Billows Noise*

Noise Preview

Billow Noise is an advanced gradient-domain procedural texture. Unlike standard noise types that simply layer details on top of each other, Billow Noise uses the mathematical gradient (slope) of the previous layer to distort the position of the next layer. This mimics the physics of fluid advection, resulting in patterns that fold, swirl, and flow like smoke, silk, rising steam, or turbulent water. It is built upon a Rotation-aware Simplex noise basis (PSRDNoise) for high-quality, artifact-free results.

Performance Cost 🟢 Low
Space 2D/3D - UV/World/Object
Implementation Native Compiled C++
Devices (Cycles) CPU / GPU (1:1)

Usage & Behavior

With default values
With Fractal param enabled
With Ripples
Stylized with NoiseColorizer and NoiseTweaker

The visual characteristic of this noise is "flow." As you increase the iterations, the pattern doesn't just get rougher; it gets more turbulent and twisted. The analytic gradient calculation ensures that these distortions remain smooth and physically plausible, avoiding the pixelated artifacts seen in cheaper warping methods.
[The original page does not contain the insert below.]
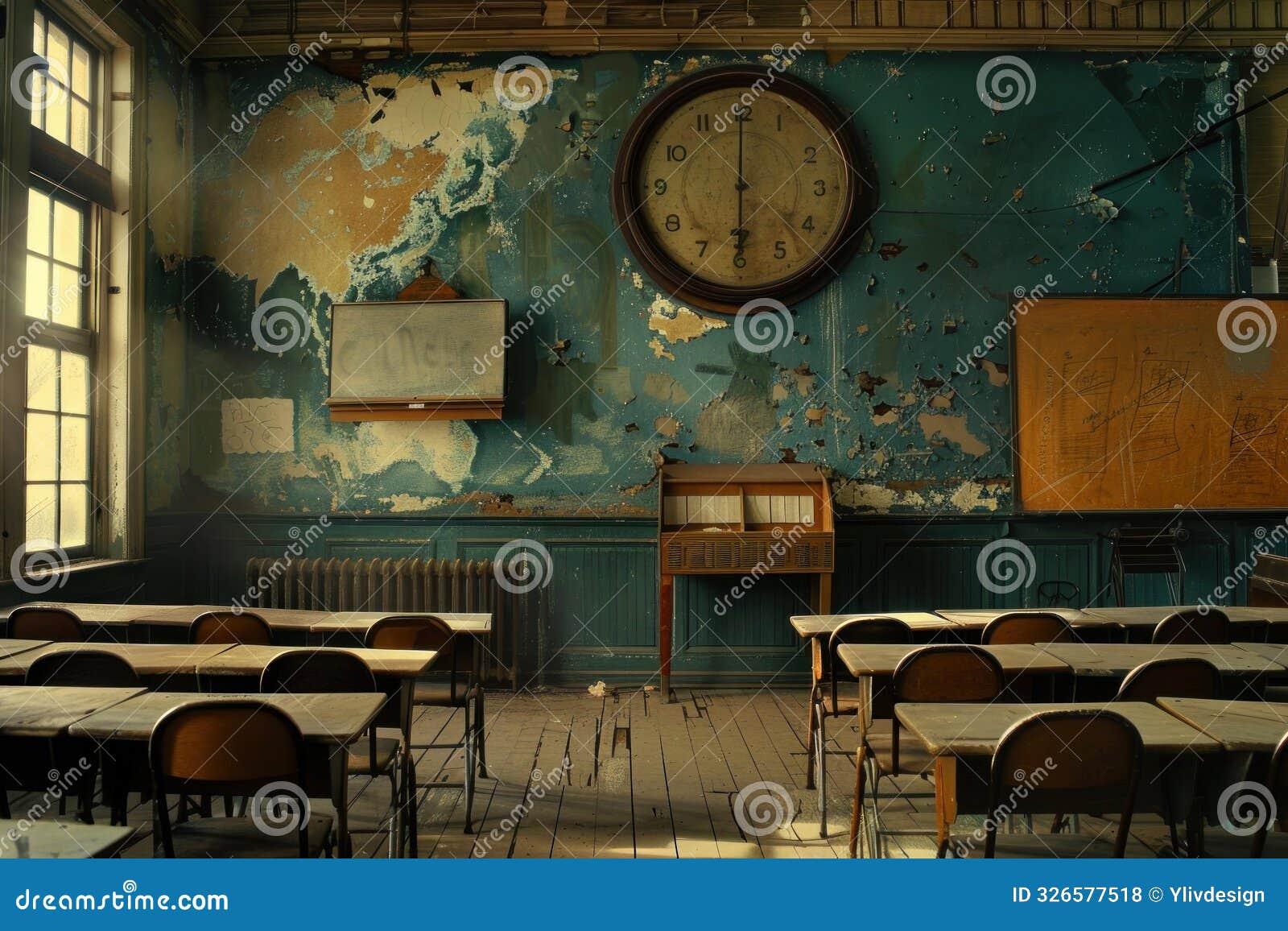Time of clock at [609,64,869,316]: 6:00
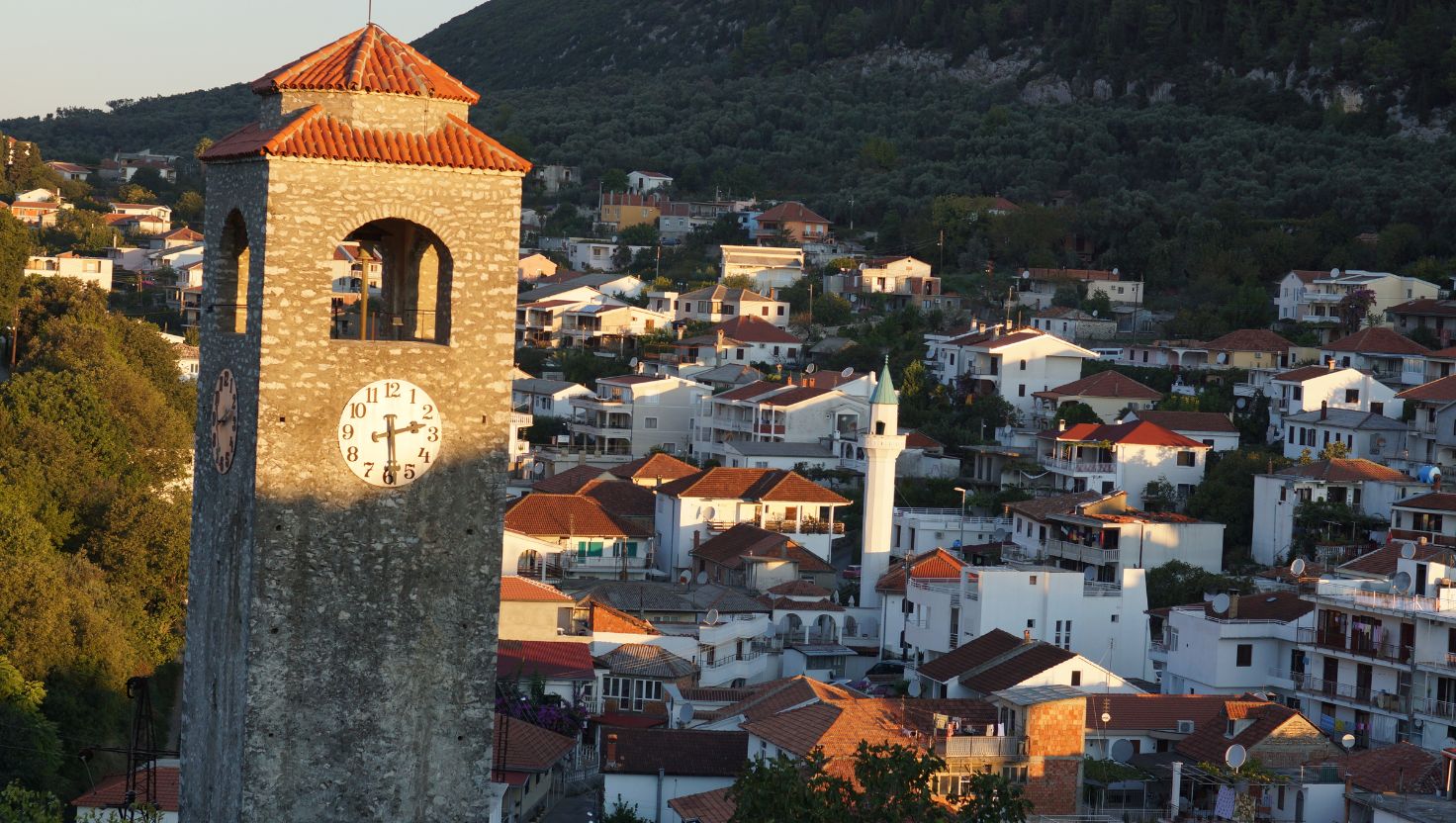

Best Used For: Heavy smoke plumes, fire, silk fabrics, flowing water, oil slicks, and abstract advection patterns.

Key Features

  • Gradient Advection: Uses analytic derivatives to warp domains per octave.
  • Rotational Swirl: Simulates vorticity for realistic fluid motion.
  • Simplex Basis: Isotropic texture with no grid bias.

Parameters

Coords Vector
The input texture coordinates. If left unconnected, this defaults to the global Position field (P) of the shading point.
Scale Vector (default: 2.0, 2.0, 2.0)
Global scaling factor. Because this noise relies on flow, non-uniform scaling (e.g., stretching X more than Y) can create interesting directional wind or current effects.
Fractal (bool, default: false)
Controls how the warping accumulates across layers.
  • False (Advective): Warping strength remains constant across octaves. This produces heavy, deep distortions ideal for fluids.
  • True (Fractal): Warping strength decreases with amplitude. This produces subtler surface details, better for terrain or fabrics.
Invert (bool, default: false)
Inverts the final output (1.0 - result). Useful if you need "valleys" instead of "peaks" for displacement, or to reverse the density of a mask.
Iterations (default: 5)
The number of noise layers (octaves). Since each layer warps the next, high iteration counts (8+) can create extremely complex, tangled patterns but will be more computationally expensive.
Ripples (default: 0.1)
The "Advection Strength." This controls how much the gradient of the previous layer pushes the next layer.
- Low values: Gentle, wavy distortions (silk).
- High values: Violent turbulence and folding (storm clouds).
Random (default: 1.0)
Controls the rotational "swirl" (Alpha) of the noise basis. Higher values introduce more localized spinning and decorrelation between layers, breaking up linear flow lines.

Quick Recipes

Use these presets to simulate different fluid dynamics.

Heavy Smoke

Fractal: False
Ripples: 0.15
Random: 2.0
Iterations: 6
Non-fractal accumulation creates deep, pillow-like folds typical of thick smoke.

Silky Fabric

Fractal: True
Ripples: 0.05
Random: 0.5
Scale Y: 0.5
Low ripples combined with stretching creates a smooth, anisotropic satin look.

Oil Slick

Fractal: False
Ripples: 0.25
Random: 5.0
Iterations: 4
High ripples and high random rotation create a chaotic, separated mixing effect.
Technical Note: This implementation uses rmb_psrdnoise_gradient. It calculates the analytic gradient of a Simplex grid (swizzled matrix M/Mi) to perform true derivative-based domain warping, rather than approximating it via value sampling.